Recommendation: #1. Direct callback to post #2's "things that don't fit a budget" pull-quote, three-section editorial cadence (problem → SDK → demo) lands clean, and the "in BigQuery instead" closer is honest about where the AI.GENERATE path runs (and is hedged in the body for the API-fallback path).
Have hit the limit of "is the latency / token / error rate okay?" — those gates pass, but the agent is still subtly wrong: hallucinating, refusing, going off-tone, missing the user's intent.
Are wary of LLM-as-Judge because they've seen it produce "vibe scores" — they want strictness, deterministic prompts, and a path to gate CI on the result, not a dashboard of vibes.
Have BigQuery and (sometimes) a CONNECTION for AI.GENERATE. The post explicitly handles both cases: connection wired up → AI.GENERATE SQL path; no connection → Gemini API fallback via google-genai. Reader picks based on what's available.
Post #2's audience (platform engineers wiring up CI) is the same here — this post extends what they already shipped.

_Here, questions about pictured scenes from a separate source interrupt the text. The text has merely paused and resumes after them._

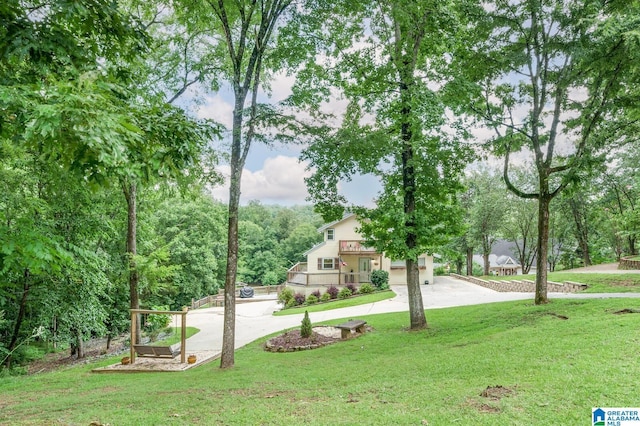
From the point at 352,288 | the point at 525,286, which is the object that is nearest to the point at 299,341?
the point at 525,286

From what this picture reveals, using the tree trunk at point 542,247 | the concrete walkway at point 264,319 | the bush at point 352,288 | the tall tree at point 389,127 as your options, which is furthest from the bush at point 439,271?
the tall tree at point 389,127

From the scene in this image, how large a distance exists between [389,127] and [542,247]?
5.92 metres

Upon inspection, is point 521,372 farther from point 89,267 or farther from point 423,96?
point 89,267

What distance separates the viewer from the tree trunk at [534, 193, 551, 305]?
1148cm

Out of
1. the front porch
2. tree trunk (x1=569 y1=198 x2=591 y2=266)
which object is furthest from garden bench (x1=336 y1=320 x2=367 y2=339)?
tree trunk (x1=569 y1=198 x2=591 y2=266)

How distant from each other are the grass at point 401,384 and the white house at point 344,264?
18.0m

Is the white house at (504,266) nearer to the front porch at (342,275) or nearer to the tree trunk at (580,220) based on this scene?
the tree trunk at (580,220)

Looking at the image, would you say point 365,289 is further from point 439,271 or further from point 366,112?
point 439,271

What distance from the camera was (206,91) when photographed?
1336 cm

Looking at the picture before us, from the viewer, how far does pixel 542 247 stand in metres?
11.5

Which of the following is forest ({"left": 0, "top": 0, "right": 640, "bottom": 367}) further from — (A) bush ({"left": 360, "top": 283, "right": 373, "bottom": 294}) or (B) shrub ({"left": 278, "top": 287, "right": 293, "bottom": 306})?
(A) bush ({"left": 360, "top": 283, "right": 373, "bottom": 294})

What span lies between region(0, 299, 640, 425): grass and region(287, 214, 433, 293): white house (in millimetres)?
18036

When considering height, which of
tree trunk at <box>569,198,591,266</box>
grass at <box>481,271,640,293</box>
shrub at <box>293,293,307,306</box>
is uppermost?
tree trunk at <box>569,198,591,266</box>

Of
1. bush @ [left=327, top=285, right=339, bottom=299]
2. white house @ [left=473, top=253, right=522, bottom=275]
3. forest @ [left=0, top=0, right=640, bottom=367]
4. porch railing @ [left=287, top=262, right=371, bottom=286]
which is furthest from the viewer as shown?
white house @ [left=473, top=253, right=522, bottom=275]
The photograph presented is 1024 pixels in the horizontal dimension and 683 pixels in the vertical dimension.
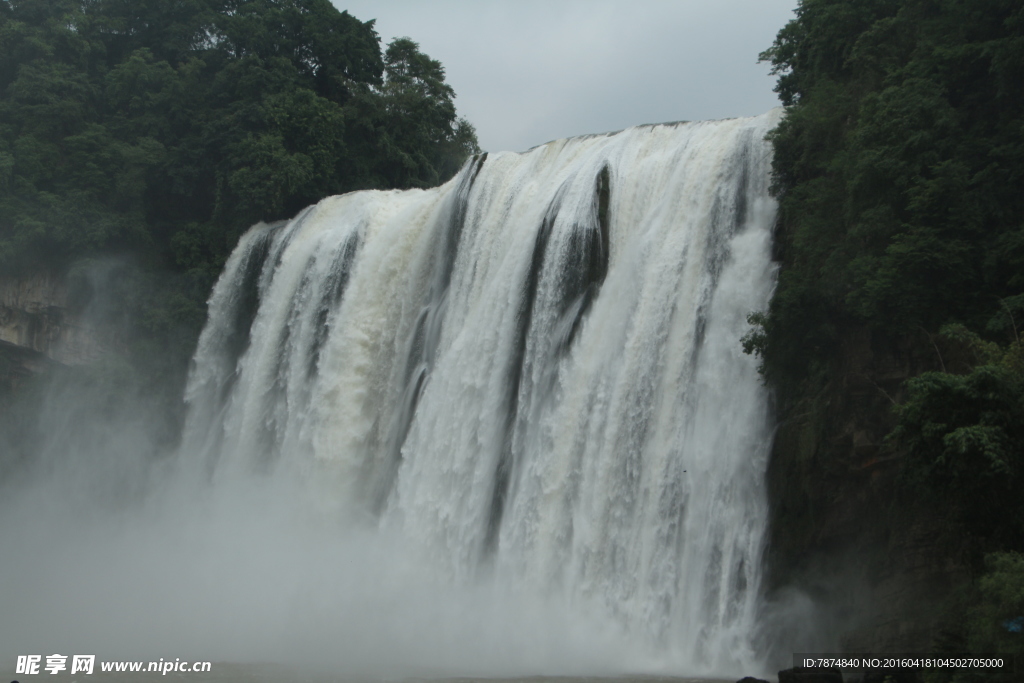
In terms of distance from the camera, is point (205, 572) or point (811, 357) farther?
point (205, 572)

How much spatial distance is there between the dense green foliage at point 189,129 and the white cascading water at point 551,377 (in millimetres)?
4828

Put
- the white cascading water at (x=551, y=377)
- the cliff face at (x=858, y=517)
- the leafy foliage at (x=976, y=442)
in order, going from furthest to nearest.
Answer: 1. the white cascading water at (x=551, y=377)
2. the cliff face at (x=858, y=517)
3. the leafy foliage at (x=976, y=442)

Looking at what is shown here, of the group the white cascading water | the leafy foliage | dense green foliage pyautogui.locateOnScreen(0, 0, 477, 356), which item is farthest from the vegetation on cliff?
dense green foliage pyautogui.locateOnScreen(0, 0, 477, 356)

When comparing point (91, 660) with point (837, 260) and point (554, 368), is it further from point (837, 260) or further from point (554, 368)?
point (837, 260)

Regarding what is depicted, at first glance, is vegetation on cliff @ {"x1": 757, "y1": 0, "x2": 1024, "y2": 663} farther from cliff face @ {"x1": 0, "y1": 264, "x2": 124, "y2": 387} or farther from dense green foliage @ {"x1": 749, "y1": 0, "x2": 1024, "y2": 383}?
cliff face @ {"x1": 0, "y1": 264, "x2": 124, "y2": 387}

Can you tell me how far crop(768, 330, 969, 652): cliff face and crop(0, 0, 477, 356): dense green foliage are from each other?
21889 mm

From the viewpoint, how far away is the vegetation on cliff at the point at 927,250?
12.5 meters

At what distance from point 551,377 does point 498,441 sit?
1.78 m

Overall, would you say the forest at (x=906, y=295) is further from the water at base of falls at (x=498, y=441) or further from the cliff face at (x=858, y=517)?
the water at base of falls at (x=498, y=441)

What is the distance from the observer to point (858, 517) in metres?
14.9

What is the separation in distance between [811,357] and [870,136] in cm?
344

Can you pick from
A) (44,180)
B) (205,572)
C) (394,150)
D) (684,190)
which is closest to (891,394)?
(684,190)

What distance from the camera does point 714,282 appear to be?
18234mm

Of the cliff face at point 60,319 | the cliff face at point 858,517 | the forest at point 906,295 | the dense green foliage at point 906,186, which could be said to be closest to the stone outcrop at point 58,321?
the cliff face at point 60,319
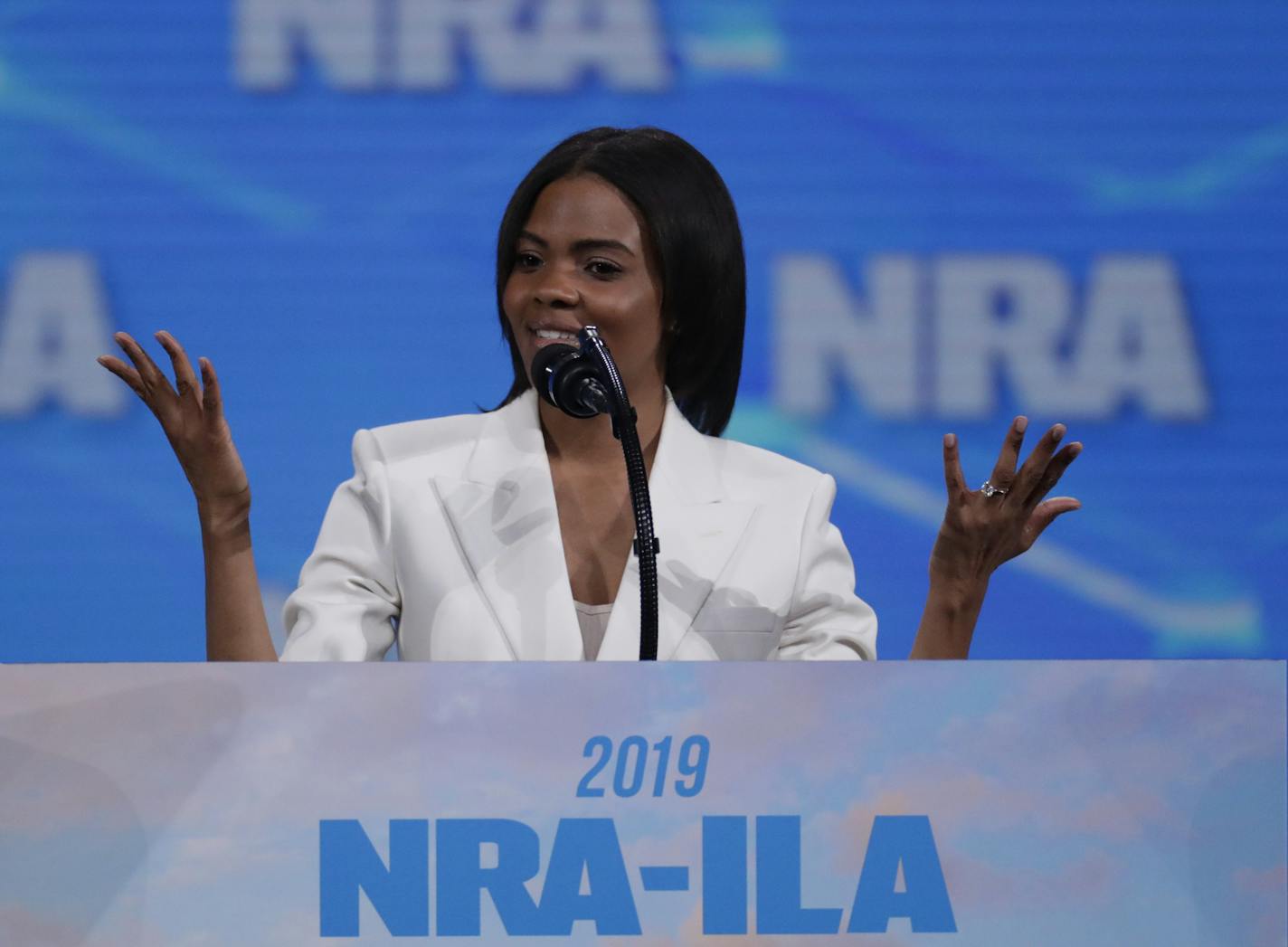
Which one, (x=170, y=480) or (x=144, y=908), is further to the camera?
(x=170, y=480)

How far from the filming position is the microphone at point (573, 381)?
1384 mm

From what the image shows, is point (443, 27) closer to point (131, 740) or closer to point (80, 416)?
point (80, 416)

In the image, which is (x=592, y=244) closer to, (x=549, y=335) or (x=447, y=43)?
(x=549, y=335)

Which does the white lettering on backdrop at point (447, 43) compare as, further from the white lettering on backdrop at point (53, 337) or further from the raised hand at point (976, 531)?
the raised hand at point (976, 531)

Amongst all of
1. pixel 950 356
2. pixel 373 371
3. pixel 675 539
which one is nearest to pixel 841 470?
pixel 950 356

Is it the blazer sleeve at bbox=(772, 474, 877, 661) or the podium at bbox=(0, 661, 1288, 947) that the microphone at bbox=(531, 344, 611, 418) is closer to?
the blazer sleeve at bbox=(772, 474, 877, 661)

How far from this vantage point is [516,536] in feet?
5.22

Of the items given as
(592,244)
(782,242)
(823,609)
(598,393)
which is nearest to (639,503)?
(598,393)

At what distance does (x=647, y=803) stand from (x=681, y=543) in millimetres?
635

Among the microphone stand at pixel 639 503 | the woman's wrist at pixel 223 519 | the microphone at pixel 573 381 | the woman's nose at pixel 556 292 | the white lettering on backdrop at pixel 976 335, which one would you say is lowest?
the microphone stand at pixel 639 503

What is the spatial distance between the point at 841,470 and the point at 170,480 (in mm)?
1082

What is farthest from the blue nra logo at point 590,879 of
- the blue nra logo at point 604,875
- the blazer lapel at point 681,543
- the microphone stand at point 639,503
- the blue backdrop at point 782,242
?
the blue backdrop at point 782,242

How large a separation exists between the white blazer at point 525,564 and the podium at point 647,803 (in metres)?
0.50

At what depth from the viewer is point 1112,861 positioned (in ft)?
3.22
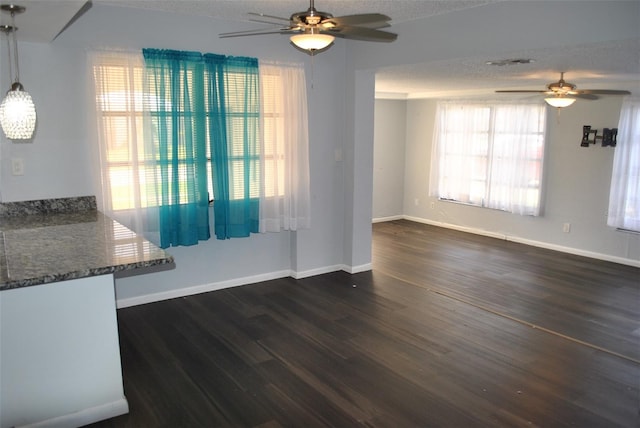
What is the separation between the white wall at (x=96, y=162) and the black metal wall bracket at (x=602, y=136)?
10.0ft

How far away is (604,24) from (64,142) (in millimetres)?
3859

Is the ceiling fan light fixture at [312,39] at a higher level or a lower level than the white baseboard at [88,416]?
higher

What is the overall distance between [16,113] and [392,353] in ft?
9.13

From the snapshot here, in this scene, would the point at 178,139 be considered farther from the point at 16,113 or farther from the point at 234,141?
the point at 16,113

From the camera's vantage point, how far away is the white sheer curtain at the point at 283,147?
184 inches

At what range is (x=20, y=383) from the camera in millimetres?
2412

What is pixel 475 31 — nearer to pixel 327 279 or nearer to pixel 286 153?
pixel 286 153

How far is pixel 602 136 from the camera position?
612 cm

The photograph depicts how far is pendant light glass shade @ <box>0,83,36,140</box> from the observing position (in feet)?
8.46

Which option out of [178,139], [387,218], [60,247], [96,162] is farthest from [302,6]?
[387,218]

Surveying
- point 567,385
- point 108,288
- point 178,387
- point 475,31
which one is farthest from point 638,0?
point 178,387

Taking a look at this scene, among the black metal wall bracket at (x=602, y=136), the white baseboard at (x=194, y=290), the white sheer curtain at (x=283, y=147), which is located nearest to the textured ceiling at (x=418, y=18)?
the white sheer curtain at (x=283, y=147)

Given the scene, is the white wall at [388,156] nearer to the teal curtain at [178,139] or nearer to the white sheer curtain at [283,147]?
the white sheer curtain at [283,147]

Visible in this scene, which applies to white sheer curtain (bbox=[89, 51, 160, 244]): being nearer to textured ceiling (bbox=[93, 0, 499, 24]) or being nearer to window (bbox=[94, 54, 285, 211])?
window (bbox=[94, 54, 285, 211])
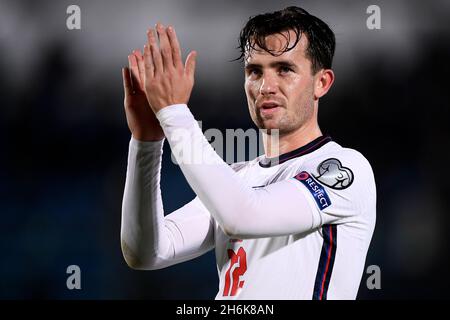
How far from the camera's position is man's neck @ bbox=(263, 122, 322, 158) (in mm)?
2660

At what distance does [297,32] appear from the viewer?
264cm

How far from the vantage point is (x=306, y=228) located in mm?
2234

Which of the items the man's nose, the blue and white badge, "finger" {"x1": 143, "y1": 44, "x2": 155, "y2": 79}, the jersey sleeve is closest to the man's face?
the man's nose

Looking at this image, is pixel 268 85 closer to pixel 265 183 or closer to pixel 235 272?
pixel 265 183

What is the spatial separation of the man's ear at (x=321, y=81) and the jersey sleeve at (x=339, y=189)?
338 millimetres

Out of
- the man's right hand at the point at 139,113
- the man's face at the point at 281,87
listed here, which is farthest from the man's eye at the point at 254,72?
the man's right hand at the point at 139,113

Structure (Medium best practices)
Target length: 1,400–1,800 words (6–8 min read, same as posts #1 and #2). Cover image: real bq-agent-sdk evaluate --evaluator=llm-judge --exit-code failure output with the LLM justification visible (proof that the score is explained, not vibes). Inline shots: side-by-side cost table, terminal failure output with strict-mode behavior on AI.GENERATE NULL rows, INFORMATION_SCHEMA pivot showing eval-llm-judge as a separate sdk_feature row from post #2's eval-code.
H1: Some regressions don't fit a budget. Score them in BigQuery instead.
Sub: Use LLM-as-Judge over BigQuery's AI.GENERATE — with a transparent
fallback chain when AI.GENERATE isn't available — to gate CI on
correctness, hallucination, and sentiment at fleet scale.
1. Hook (80 words)
- Real example: a session where every deterministic gate from post
#2 passes (latency fine, tokens fine, no tool errors) but the
agent confidently states a fact that's wrong. Render the trace
tree with post #1's `client.get_session_trace(...).render()`,
point at the LLM_RESPONSE that fabricated.
- "Latency you can measure. Hallucination you have to *score*.
The SDK does both, on the same data, in the same warehouse —
when the warehouse can call the model."
2. The problem in one paragraph (120 words)
- Post #2's deterministic gates catch things you can put a number on.
Some regressions hide under those numbers — confident wrong answers,
refusals, off-tone responses, schema-shaped hallucinations.
- You can't scale "did a human read it" to fleet traffic. You also
can't trust a vibe score from a hand-rolled judge prompt.
- The SDK ships three pre-built judges (correctness, hallucination,
sentiment), each backed by a frozen prompt template, defaulting
to `gemini-2.5-flash`, runnable over thousands of sessions in a
single SQL statement when AI.GENERATE is available.
3. The SDK is already AI-in-warehouse (200 words)
- `bq-agent-sdk evaluate --evaluator=llm-judge --criterion=correctness
--threshold=0.7 --strict --exit-code` — same exit-code shape as
post #2's deterministic gates, slots into the same workflow YAML.
- Execution cascade — pinned to what the SDK actually does today:
1. **AI.GENERATE path** (when endpoint is not a legacy BQML ref).
Single BigQuery SQL job. No data leaves the warehouse.
Requires a `CONNECTION` with `aiplatform.user`. Reads as one
job in `INFORMATION_SCHEMA`, labeled `sdk_feature=eval-llm-judge`.
2. **Legacy `ML.GENERATE_TEXT` fallback** (when AI.GENERATE
raises and the endpoint is a BQML model ref). Same in-warehouse
guarantee; older SQL surface.
3. **Gemini API fallback** (when neither BQ-native path works).
Requires `bigquery-agent-analytics[improvement]` for
`google-genai`. Reads traces from BQ into Python, calls
Gemini directly, scores per session.
- `AI.GENERATE` keeps evaluation in BigQuery; the API fallback
trades that for portability. Either way, scores are produced
against the same prompt templates and the same threshold.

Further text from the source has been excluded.